Our winter garden is sombre and bare right now. Looking at it, I find it hard to imagine the shock of vibrant blooms that will burst forth in spring, and then the lush green foliage that will completely cover the bareness in summer. The renowned early 20th century writer and researcher into mysticism and mystics, Evelyn Underhill, defines mysticism – in its simplest terms – as “seeing things differently” and I often remember that little definition when I look at the winter garden. Beneath its nakedness the garden is full of life, full of potential, that will flower when the conditions are right. Great thinkers throughout history have dared to see things differently. Sometimes, they have had to wait a long time to be vindicated. Galileo (1564-1642) is a good example. He dared to see the medieval cosmos in a very different way, going so far as asserting that, contrary to the firmly held view of the time, the Earth revolved around the Sun and not vice versa. Persecuted by the Inquisition for his views, he was finally exonerated in 1992 when Pope John Paul II officially declared that Galileo had been correct all along.
The medieval view of cosmology basically rested on the theories of Ptolemy and Aristotle.
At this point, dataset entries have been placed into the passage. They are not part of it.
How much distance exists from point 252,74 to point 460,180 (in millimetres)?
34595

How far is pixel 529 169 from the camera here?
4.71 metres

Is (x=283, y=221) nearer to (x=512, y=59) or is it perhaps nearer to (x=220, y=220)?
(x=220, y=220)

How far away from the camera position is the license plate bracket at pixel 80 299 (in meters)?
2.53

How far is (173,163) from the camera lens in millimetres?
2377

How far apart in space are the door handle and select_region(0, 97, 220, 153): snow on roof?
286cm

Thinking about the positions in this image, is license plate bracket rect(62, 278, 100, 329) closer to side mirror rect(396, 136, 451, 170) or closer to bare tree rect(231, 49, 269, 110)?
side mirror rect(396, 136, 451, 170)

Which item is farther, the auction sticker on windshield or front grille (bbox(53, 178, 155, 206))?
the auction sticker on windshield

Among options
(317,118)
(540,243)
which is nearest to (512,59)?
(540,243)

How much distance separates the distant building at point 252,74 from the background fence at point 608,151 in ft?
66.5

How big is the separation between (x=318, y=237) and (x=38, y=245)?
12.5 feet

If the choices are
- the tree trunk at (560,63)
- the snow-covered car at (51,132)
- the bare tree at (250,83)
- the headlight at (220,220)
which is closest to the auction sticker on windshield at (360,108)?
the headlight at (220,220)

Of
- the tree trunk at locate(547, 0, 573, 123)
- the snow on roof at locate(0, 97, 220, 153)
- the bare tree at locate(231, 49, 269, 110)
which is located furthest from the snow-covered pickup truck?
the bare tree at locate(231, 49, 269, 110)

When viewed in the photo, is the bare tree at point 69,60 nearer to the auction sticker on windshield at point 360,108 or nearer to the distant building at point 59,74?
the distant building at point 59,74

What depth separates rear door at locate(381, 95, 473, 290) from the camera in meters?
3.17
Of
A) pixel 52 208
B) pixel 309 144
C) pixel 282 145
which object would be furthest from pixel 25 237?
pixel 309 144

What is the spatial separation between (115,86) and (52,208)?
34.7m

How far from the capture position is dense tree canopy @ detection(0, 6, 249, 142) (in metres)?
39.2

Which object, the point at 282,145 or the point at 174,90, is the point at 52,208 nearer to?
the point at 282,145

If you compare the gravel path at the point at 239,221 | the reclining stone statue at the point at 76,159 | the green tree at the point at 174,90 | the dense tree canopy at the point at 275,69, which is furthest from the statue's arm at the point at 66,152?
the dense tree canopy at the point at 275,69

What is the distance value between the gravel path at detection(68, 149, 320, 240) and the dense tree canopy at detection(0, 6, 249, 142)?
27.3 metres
In this view the Earth was at the centre and was surrounded by the seven progressively larger concentric spheres of the Moon, Mercury, Venus, the Sun, Mars, Jupiter and Saturn. (And, by the way, this is where we get our expression, ‘in 7th heaven’). Beyond the planetary spheres were, firstly, the stellatum – the area of fixed stars – and then the primum mobile which was the boundary of the physical universe. In the medieval, Christianised version of cosmology, beyond this outermost sphere (and thus, literally outside the universe) was the Empyrean or Heaven, the place of God.
Of course, we are very unlikely to have the visionary and intellectual insights of Galileo but we can at least try to be more open in our approach to life. We can strive to ‘see things differently’ by, in particular, accepting others’ points of view; we can try to step outside our comfort zones now and then; we can embrace some new ideas. We can choose to grow rather than to stagnate and, then, to let our potential flower when the time is right. And, with any luck, we won’t have to wait as long as Galileo to harvest the fruits of our ‘new view’.